We fitted our model using Markov Chain Monte Carlo algorithms (see Ref. 23) using R/RStudio version 3.6.3, 24 , 25 and spate, spTimer packages. 21 , 26 , 27 The effects of county‐level independent variables were assessed using 95% credible intervals (CrI). Finally, we computed percent changes in daily prevalence from the fitted prevalence curves and evaluated whether it significantly increased or decreased using a linear trend equation of time and t‐statistics. We plotted our estimated prevalence rates from model fitting using ArcMap 10.8. 28 Additionally, we conducted hotspot analysis using Getis‐Ord local statistics. 29 Hotspots are defined as high values of prevalence rates concentrated in spatial clusters. We used 90%, 95%, and 99% cut‐off values for assessing the significance of hotspots.

Results

Recall that we used data from March 15 through April 22, 2020, for calculating prevalence rates assuming a 3‐week recovery period. This gave us 3 weeks of data on prevalence from April 3 to April 22, 2020, for inferential analysis and model fitting. The overall mean prevalence rate of COVID‐19 as of April 3, 2020 was 5.7 per 100,000 population. The value increased to 23.6 per 100,000 on April 22, 2020—a 400% increase. The mean prevalence in urban counties increased from 10.1 per 100,000 on April 3, 2020 to 107.6 per 100,000 population on April 22, 2020. In the rural counties, the mean prevalence of COVID‐19 increased from 3.6 per 100,000 population to 43.6 per 100,000 (Figure 1).

Figure 1.

Median Prevalence Trend of COVID‐19 Infection From the Observed Data Before Denoising. The triangles represent urban median prevalence rates and the circles represent rural median prevalence rates.

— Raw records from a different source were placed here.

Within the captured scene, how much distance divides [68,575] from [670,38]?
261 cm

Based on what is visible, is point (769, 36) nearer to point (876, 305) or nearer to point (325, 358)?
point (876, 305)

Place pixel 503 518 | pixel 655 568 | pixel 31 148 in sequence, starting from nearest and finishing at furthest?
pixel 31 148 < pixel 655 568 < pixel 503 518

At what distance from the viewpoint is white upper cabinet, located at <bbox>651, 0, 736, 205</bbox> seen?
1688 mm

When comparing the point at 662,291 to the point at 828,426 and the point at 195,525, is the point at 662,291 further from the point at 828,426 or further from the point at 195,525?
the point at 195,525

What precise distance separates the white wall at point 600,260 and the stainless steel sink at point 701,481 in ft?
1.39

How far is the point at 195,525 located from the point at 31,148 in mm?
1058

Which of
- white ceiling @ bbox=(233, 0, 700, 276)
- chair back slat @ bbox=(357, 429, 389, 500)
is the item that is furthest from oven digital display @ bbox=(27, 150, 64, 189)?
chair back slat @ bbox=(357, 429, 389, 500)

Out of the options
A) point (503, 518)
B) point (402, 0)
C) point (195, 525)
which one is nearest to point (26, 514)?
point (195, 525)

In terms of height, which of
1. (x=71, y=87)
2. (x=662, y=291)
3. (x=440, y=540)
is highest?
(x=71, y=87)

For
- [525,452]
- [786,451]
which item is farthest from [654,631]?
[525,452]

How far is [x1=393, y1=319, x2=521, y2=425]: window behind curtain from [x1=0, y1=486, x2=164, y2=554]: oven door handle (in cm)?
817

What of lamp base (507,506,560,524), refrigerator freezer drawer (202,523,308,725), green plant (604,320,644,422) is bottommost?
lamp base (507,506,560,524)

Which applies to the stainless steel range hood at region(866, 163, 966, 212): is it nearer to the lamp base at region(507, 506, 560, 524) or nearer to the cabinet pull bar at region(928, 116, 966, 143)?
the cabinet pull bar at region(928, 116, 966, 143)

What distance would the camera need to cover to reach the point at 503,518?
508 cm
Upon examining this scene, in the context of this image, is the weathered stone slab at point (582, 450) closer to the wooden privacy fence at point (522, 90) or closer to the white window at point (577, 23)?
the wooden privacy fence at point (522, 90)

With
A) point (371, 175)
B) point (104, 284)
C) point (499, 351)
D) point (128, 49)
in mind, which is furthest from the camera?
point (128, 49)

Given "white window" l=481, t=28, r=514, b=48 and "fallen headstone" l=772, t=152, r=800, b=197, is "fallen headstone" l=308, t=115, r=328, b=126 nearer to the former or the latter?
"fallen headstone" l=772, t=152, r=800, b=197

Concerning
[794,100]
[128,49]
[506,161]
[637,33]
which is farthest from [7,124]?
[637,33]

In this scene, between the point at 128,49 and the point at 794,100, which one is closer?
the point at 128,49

Table 1 summarizes the variables used in terms of proportions or medians and interquartile ranges (IQR). As of March 15, 2020, 79% urban and 3% rural counties had confirmed COVID‐19 cases. These percentages increased to 98% urban and 84% rural counties within 5 weeks. Based on median estimates, in urban counties, about 37.8% of the population was between 25 and 49 years as compared to 35% in rural counties (P < .0001). Most of the rural population were white, obese, and smokers as compared to urban counterparts (P < .0001). There was also a statistically significant difference in diabetes rates between urban and rural counties (Table 1).

Table 1.

Summary Statistics of the Study Sample

Variable Urban Rural P value Proportion of counties with confirmed cases as of 3/15 a 0.79 0.03 <.0001 Proportion of counties with confirmed cases as of 4/22 a 0.98 0.84 <.0001 Percent of population between 25 and 49 years 37.79 (3.44) 34.85 (4.10) <.0001 Percent of African American population 7.41 (15.55) 1.44 (4.99) <.0001 Diabetes mellitus rate 11 (4) 12 (4) <.0001 Percent of adult smokers 17.00 (4.68) 17.51 (5.29) <.0001 Obesity rate in percentage 31.40 (6.10) 32.70 (5.40) <.0001

The overall prevalence rate of COVID‐19 infection increased by 3.19 (95% CrI: 3.05, 3.32) per 100,000 population for 1% increase in population aged 25‐49 years (Table 2). Figure 2 shows plots of estimated prevalence rates for all rural and urban counties in the United States. For ease of comparison, the square root of rates was plotted.

Table 2.

Age‐Adjusted Rate Changes in COVID‐19 Infection in Rural and Urban Counties in the United States

Overall Rural Urban County variables Rate change (95% CrI) Rate change (95% CrI) Rate change (95% CrI) Age 25‐49 years a 3.19 (3.05, 3.32) 2.36 (2.22, 2.51) 2.80 (2.66, 2.93) Figure 2.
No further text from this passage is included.